The last scenes of the battle had taken place under the gathering glooms of the September night, and Skippon having succeeded in joining Essex's cavalry, nothing more could be effected until the morrow. The exhausted armies reluctantly parted, and silence settled over the field that had, during the long day, re-echoed the furious and dreadful sounds of war. Under the peaceful heavens lay 6,000 dead and wounded men, to be carted into the town by the humane burghers, when there was a great outcry for surgeons, always, alas, far too few in number to meet the requirements of war.

Both armies rested on the field, and stood to arms, ready to renew the battle, when the day broke again upon Newbury. Essex had secured his retreat, and could expect to achieve no more. Rupert could force the fighting with no greater skill and daring than he had already exercised, and with no greater prospect of penetrating the ranks of Skippon's pikemen. Essex drew off, unmolested, about noon, but Rupert fell upon his rear near Aldermaston, and inflicted some loss upon his troops. His march upon London was not, however, interrupted, and he entered the city in triumph, having fought a battle that was in all ways honourable to his army, whether nominally a victory or defeat. If the King claimed the honour of the field, it was indeed a barren honour. At every point he had been repulsed, although his cavalry had sacrificed itself with unmeasured devotion. He had not kept Essex out of Gloucester, and he had not cut off his retreat upon London.

During the battle Essex lost a trained band colonel and a few officers; but Charles lost many gallant and distinguished gentlemen, chief of whom were the Earls of Sunderland and Carnarvon, and the virtuous and talented Lord Falkland. The wounded included some of the first cavalry officers in the Royal army, Lords Chandos, Peterborough, Andover, and Carlisle, Sir Geo. Lisle, Sir Charles Lucas, and Colonels Gerrard, Constable, and Darcy.

In the pages of Clarendon will be found an elaborate account of the virtuous and unfortunate Falkland, who had a strong presentiment that he would perish in the conflict, and he accordingly put on clean linen, and arrayed himself in his richest apparel.

Essex, before marching off, issued orders for the burial "of the dead bodies lying in and about Enborne and Newbury Wash." Charles imposed similar duties upon the mayor of Newbury, expressly intimating that the wounded Parliamentarians were to receive every attention, and, on their recovery, be sent on to Oxford.

Essex carried with him into rejoicing London "many colours of the King's cornets;" and was there publicly thanked for what his party were disposed to regard as a victory over the King and his gallant cavaliers.

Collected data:

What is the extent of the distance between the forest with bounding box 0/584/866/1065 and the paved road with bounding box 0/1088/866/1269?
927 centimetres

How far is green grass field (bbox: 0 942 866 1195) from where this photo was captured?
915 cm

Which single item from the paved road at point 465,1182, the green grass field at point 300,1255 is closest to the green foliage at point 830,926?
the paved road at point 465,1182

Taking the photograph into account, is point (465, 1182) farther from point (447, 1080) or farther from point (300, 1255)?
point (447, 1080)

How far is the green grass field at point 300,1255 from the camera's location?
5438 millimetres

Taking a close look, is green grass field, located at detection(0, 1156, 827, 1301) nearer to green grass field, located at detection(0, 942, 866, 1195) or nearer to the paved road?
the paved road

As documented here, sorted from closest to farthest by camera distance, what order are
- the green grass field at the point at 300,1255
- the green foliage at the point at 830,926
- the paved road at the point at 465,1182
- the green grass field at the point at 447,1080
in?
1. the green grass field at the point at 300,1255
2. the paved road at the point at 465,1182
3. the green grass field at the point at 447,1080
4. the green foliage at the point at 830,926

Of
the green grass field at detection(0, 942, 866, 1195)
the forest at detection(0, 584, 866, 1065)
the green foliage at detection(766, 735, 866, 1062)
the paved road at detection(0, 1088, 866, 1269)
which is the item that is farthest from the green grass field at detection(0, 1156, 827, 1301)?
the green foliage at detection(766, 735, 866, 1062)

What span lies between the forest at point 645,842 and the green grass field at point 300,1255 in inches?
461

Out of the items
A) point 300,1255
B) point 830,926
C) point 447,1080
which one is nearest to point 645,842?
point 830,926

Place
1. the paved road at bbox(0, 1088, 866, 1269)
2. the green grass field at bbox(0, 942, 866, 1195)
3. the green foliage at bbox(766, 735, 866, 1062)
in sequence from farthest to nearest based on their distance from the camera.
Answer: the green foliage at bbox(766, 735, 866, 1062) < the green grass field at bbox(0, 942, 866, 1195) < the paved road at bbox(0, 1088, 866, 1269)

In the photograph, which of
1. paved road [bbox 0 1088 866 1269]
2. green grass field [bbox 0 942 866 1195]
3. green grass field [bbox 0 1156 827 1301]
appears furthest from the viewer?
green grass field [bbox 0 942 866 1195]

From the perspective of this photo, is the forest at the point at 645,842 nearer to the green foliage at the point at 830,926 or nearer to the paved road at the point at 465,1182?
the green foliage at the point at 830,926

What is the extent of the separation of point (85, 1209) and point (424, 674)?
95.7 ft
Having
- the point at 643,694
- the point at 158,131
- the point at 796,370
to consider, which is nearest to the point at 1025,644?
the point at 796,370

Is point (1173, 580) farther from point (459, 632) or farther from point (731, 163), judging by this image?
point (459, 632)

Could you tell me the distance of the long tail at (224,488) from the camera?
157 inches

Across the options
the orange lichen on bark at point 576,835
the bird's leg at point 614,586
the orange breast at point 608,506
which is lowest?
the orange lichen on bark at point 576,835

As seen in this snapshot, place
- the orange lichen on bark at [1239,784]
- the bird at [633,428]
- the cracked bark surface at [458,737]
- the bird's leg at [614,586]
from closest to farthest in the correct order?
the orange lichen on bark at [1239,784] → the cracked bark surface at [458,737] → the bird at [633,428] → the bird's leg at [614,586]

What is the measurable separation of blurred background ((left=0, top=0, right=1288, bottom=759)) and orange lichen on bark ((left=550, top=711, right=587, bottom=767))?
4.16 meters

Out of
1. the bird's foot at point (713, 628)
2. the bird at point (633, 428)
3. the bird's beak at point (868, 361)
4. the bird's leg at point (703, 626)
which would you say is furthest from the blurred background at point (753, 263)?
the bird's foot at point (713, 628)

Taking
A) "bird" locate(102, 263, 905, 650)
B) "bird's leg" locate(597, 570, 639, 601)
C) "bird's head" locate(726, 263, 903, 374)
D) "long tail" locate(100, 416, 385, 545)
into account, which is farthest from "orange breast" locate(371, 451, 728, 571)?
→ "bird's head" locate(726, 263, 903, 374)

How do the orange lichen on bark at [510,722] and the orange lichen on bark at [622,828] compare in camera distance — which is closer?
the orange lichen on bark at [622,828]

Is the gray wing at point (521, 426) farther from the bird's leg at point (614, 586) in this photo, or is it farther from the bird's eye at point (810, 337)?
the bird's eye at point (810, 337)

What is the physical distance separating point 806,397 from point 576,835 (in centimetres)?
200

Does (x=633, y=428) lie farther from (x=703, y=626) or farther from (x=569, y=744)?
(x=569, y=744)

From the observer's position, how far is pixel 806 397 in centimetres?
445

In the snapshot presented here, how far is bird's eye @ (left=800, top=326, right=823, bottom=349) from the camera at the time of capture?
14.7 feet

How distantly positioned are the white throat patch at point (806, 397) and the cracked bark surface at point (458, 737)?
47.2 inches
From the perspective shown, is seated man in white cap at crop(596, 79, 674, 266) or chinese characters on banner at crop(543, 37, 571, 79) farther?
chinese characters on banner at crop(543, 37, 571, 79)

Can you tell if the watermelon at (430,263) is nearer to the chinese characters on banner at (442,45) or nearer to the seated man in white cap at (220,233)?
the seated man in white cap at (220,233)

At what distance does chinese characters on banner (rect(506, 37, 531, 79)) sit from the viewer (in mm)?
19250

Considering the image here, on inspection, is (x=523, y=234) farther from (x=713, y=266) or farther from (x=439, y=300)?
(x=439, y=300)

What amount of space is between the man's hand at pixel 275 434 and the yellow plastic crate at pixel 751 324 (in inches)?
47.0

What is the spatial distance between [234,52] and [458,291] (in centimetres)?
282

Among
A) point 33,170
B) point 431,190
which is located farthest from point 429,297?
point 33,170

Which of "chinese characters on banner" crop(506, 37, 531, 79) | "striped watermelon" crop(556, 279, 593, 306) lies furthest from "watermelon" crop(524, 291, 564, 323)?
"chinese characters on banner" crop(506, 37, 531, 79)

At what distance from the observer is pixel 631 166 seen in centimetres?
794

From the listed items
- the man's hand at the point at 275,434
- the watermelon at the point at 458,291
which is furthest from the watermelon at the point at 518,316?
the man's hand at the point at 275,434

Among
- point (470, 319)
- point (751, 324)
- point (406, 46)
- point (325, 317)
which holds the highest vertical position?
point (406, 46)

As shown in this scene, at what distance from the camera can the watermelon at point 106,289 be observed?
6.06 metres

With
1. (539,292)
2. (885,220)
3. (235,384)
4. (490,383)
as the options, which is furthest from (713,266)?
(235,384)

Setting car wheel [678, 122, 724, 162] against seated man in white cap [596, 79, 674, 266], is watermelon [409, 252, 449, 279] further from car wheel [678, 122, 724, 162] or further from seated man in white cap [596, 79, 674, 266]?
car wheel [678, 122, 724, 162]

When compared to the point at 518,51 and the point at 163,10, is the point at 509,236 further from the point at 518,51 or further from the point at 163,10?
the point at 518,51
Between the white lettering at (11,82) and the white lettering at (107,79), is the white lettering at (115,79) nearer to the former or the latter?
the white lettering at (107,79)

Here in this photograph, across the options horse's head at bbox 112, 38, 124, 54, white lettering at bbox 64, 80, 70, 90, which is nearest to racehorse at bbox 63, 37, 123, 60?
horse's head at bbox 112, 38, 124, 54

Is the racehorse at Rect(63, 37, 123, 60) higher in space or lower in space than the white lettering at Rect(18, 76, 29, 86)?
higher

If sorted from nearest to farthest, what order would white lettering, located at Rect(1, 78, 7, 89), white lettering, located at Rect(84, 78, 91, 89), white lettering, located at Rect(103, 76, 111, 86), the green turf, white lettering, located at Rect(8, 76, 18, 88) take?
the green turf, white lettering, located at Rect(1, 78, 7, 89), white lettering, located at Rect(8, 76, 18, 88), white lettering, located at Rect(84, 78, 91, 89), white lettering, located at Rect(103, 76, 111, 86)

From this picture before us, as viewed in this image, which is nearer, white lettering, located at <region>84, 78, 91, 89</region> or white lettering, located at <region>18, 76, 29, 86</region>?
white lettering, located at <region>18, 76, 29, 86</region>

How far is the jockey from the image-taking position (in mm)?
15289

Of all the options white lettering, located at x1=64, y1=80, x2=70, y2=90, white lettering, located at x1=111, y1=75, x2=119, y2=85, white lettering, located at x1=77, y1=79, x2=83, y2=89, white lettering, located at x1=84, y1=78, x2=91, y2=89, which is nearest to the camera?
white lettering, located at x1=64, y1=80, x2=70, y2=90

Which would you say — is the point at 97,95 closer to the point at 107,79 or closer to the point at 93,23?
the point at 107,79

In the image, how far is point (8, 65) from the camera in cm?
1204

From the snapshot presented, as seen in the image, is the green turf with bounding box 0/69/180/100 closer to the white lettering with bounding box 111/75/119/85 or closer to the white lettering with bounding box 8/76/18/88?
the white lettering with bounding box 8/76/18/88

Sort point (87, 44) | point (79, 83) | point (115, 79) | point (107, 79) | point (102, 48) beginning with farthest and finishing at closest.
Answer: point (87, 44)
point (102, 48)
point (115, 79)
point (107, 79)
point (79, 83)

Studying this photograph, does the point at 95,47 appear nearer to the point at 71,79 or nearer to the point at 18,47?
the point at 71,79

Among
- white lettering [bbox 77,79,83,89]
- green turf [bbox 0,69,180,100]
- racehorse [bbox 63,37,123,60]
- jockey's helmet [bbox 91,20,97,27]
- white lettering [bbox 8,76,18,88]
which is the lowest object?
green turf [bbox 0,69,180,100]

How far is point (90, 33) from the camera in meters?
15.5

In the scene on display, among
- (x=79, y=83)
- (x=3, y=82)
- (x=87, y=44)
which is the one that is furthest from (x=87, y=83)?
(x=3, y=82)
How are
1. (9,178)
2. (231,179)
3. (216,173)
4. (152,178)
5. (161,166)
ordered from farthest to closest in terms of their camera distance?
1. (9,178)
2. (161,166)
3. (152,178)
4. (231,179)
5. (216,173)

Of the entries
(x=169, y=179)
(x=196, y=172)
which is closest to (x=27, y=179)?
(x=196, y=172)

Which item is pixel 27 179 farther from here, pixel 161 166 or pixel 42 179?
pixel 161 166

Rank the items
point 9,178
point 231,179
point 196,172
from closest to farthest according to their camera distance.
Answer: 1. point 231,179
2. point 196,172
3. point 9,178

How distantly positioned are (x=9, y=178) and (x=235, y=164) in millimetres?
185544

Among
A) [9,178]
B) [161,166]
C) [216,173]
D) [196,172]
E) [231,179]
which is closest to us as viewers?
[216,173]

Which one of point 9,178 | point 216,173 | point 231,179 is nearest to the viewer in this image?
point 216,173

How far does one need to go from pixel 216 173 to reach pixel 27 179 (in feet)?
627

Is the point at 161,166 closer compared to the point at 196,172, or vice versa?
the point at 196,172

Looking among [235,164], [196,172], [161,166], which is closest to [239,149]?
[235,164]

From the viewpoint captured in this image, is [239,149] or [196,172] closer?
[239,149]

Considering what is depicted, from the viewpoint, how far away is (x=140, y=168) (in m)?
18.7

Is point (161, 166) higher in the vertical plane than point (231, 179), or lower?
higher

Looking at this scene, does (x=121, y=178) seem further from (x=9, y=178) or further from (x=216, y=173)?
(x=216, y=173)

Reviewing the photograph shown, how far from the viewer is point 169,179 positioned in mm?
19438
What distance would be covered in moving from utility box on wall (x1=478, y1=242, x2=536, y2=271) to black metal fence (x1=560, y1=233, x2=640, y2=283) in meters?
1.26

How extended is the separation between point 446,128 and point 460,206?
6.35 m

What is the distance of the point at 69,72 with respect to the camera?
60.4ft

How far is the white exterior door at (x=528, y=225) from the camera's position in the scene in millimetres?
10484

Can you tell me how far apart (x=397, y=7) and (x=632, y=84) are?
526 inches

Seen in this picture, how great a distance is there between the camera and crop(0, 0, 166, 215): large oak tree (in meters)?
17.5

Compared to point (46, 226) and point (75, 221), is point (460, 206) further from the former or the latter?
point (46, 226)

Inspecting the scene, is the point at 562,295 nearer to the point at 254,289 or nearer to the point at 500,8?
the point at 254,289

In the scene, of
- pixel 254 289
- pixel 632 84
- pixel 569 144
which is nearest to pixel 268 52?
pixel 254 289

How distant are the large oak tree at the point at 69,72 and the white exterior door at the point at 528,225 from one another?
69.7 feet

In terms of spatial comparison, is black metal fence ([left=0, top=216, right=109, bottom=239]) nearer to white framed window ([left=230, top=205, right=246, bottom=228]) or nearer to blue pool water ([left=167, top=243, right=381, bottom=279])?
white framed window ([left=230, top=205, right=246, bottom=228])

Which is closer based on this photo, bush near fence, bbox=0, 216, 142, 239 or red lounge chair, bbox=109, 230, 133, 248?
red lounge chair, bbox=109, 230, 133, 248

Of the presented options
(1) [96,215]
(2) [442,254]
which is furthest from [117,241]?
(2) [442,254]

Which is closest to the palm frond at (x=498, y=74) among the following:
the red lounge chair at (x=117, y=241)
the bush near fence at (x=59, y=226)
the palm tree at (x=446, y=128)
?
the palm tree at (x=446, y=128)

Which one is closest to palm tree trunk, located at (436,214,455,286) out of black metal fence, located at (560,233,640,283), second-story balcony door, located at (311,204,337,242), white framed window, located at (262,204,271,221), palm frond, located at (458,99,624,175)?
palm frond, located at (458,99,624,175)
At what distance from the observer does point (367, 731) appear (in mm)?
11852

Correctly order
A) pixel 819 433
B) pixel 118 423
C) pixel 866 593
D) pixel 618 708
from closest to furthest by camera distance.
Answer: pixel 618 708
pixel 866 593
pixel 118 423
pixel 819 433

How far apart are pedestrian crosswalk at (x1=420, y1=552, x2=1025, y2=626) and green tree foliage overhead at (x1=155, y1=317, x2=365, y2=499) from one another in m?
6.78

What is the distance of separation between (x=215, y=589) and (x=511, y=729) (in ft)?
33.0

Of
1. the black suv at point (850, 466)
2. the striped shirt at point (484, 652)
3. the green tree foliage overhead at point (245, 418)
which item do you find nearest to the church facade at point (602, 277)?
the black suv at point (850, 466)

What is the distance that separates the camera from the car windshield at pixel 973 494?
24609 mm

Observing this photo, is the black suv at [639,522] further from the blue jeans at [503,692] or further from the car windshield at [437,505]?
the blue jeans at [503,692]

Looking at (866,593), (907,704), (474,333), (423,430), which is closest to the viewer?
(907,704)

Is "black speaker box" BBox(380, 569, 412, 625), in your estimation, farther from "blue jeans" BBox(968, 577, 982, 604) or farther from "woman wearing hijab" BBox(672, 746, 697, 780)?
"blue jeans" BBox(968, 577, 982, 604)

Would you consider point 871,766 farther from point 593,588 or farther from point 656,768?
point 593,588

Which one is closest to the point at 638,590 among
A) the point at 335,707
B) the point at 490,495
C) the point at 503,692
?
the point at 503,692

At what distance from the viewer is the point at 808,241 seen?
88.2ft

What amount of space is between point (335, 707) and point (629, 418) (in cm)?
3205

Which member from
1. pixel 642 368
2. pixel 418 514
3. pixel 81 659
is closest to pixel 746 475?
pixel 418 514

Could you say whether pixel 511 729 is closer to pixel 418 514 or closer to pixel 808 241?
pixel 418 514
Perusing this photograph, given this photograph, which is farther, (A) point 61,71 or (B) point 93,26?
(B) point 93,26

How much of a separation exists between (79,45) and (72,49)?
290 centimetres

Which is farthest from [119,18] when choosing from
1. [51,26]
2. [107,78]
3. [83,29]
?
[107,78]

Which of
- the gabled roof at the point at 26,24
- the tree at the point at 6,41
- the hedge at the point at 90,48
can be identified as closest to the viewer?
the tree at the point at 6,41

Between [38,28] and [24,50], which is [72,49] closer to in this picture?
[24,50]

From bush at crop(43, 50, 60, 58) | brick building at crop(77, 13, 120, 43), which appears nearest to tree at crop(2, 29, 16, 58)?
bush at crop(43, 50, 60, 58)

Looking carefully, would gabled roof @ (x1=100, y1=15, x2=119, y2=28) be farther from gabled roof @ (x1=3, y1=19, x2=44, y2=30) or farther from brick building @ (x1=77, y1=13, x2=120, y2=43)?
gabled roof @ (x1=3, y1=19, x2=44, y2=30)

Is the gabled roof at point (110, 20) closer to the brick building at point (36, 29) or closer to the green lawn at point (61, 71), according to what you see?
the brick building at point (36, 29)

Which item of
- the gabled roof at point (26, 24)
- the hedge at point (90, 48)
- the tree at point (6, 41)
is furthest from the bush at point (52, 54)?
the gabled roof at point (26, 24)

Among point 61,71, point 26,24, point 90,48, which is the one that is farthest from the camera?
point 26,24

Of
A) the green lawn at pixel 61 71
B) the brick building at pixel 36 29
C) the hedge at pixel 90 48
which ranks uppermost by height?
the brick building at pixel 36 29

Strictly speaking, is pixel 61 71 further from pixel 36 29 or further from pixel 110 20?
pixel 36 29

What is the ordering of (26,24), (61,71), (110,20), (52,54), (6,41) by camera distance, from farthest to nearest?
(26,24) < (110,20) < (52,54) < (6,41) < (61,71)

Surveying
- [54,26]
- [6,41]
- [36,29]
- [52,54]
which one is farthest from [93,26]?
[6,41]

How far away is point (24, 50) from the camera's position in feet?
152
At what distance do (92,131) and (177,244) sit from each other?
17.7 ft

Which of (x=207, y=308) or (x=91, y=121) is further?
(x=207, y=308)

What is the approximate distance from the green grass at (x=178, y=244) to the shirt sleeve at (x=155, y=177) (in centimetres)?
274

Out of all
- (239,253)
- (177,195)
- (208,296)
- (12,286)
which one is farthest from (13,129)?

TASK INSTRUCTIONS:
(A) Retype the section of the passage about the battle of Newbury that begins with the words containing "In the pages" and ends with "his gallant cavaliers.".
(B) In the passage about the battle of Newbury, whom did Charles charge with duties similar to the burial orders Essex issued?
(C) Summarize the passage about the battle of Newbury in two sentences.
These entries have no connection to the passage about the battle of Newbury.

SOLVED TASKS:
(A)
In the pages of Clarendon will be found an elaborate account of the virtuous and unfortunate Falkland, who had a strong presentiment that he would perish in the conflict, and he accordingly put on clean linen, and arrayed himself in his richest apparel.

Essex, before marching off, issued orders for the burial "of the dead bodies lying in and about Enborne and Newbury Wash." Charles imposed similar duties upon the mayor of Newbury, expressly intimating that the wounded Parliamentarians were to receive every attention, and, on their recovery, be sent on to Oxford.

Essex carried with him into rejoicing London "many colours of the King's cornets;" and was there publicly thanked for what his party were disposed to regard as a victory over the King and his gallant cavaliers.

(B) The mayor of Newbury.

(C) After the battle ended at nightfall with 6,000 dead and wounded on the field, Essex withdrew unmolested the next day and, despite Rupert striking his rear near Aldermaston, marched on to London, where he entered in triumph and was publicly thanked. The King's claim to the field was a barren honor, since he had been repulsed at every point, had failed to keep Essex out of Gloucester or cut off his retreat, and had lost distinguished men such as the Earls of Sunderland and Carnarvon and Lord Falkland.